10. Il résulte de tout ce qui précède, sans qu'il soit besoin de statuer sur la fin de non-recevoir opposée en défense, que M. A... n'est pas fondé à soutenir que c'est à tort que, par le jugement attaqué, le tribunal administratif de Montpellier a limité le montant de l'indemnisation qui lui est due en raison de l'accident de service dont il a été victime, à la somme de 5 500 euros.

Sur les frais liés au litige :

11. Les dispositions de l'article L. 761-1 du code de justice administrative font obstacle à ce qu'il soit fait droit aux conclusions de M. A... tendant à leur application.

12. Il n'y a pas lieu, dans les circonstances de l'espèce, de mettre à la charge de M. A... une somme au titre des frais exposés par le centre communal d'action sociale de Montpellier et non compris dans les dépens.

D E C I D E :


Article 1er : La requête de M. A... est rejetée.
Article 2 : Les conclusions présentées par le centre communal d'action sociale de Montpellier au titre des dispositions de l'article L. 761-1 du code de justice administrative sont rejetées.
Article 3 : Le présent arrêt sera notifié à M. B... A... et au centre communal d'action sociale de Montpellier.

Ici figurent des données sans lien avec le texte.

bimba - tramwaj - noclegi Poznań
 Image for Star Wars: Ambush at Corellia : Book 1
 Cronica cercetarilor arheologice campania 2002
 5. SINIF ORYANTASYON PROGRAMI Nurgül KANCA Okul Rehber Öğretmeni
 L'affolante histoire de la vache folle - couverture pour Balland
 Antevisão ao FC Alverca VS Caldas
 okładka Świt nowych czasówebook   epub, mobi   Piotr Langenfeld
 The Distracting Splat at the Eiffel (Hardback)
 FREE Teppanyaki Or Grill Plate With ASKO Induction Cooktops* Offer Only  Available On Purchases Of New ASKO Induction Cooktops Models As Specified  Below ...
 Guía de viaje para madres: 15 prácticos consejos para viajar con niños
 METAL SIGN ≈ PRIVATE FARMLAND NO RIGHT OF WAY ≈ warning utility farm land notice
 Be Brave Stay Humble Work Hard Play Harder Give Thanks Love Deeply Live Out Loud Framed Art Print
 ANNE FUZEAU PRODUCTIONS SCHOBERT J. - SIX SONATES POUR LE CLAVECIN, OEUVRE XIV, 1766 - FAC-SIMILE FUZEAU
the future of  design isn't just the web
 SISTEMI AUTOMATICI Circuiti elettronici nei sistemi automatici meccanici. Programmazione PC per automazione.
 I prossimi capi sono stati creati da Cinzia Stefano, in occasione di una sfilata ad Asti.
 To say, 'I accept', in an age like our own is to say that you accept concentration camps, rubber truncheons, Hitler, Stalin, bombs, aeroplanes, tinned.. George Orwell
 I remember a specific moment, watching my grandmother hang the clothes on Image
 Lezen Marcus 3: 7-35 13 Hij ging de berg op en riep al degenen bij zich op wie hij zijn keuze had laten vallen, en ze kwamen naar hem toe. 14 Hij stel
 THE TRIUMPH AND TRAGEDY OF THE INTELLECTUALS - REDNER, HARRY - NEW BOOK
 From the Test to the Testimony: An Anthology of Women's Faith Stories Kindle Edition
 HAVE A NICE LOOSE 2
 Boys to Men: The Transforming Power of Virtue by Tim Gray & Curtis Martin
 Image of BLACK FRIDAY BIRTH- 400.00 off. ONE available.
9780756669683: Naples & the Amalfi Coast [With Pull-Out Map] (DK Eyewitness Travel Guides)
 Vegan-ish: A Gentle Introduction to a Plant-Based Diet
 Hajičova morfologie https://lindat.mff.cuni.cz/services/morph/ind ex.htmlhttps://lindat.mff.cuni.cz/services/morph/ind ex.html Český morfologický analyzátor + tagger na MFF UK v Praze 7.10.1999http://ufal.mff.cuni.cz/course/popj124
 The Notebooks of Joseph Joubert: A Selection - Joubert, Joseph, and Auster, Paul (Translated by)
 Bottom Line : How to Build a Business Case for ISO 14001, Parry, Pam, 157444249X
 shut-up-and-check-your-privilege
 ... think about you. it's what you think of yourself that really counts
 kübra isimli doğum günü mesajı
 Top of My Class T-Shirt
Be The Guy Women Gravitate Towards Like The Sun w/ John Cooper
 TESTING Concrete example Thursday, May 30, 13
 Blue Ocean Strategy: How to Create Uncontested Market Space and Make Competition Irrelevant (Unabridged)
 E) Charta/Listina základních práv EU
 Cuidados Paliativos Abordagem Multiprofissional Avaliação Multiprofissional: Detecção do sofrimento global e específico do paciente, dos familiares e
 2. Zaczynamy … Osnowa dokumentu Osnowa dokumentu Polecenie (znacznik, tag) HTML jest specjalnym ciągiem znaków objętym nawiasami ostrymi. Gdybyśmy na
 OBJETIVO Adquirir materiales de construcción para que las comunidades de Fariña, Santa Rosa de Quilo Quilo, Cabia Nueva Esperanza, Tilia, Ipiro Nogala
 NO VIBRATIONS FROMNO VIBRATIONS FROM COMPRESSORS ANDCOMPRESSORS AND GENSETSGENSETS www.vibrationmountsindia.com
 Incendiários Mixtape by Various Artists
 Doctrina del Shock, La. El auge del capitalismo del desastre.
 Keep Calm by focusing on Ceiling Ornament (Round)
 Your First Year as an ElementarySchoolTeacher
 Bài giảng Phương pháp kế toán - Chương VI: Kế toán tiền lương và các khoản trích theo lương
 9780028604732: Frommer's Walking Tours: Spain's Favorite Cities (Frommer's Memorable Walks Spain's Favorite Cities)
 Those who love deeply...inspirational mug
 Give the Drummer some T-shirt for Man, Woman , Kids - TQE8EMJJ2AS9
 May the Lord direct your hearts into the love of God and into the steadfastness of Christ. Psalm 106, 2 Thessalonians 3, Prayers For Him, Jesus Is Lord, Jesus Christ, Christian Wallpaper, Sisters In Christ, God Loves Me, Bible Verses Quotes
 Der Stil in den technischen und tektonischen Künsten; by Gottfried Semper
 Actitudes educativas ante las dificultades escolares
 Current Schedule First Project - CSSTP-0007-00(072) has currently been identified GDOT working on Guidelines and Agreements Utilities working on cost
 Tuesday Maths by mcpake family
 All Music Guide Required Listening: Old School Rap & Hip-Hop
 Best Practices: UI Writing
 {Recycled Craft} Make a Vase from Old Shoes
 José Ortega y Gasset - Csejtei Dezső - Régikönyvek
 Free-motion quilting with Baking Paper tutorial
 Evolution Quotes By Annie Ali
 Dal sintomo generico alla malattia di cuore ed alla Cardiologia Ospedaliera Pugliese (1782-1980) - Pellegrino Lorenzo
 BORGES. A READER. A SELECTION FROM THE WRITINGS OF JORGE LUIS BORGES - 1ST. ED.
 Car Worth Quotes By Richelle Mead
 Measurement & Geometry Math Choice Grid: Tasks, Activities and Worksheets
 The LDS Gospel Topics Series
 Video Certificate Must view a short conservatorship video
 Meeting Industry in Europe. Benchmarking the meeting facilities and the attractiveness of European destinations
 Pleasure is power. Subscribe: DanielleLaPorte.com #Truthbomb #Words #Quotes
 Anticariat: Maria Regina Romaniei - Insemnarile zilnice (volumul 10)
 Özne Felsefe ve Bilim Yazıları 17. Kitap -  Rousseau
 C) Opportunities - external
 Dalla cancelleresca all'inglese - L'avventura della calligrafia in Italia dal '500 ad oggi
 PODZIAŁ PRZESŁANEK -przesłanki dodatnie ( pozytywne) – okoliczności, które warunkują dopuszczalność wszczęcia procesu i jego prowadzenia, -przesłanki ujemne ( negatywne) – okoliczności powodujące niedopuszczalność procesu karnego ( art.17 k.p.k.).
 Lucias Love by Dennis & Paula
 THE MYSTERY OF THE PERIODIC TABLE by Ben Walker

Délibéré après l'audience du 28 mars 2023, à laquelle siégeaient :
Mme Geslan-Demaret, présidente de chambre,
Mme Blin, présidente assesseure,
M. Teulière, premier conseiller.
Rendu public par mise à disposition au greffe le 11 avril 2023.



La rapporteure,





A. Blin



La présidente,





A. Geslan-Demaret La greffière,
M-M. Maillat



La République mande et ordonne au préfet de l'Hérault en ce qui le concerne, et à tous commissaires de justice à ce requis, en ce qui concerne les voies de droit commun contre les parties privées, de pourvoir à l'exécution du présent arrêt.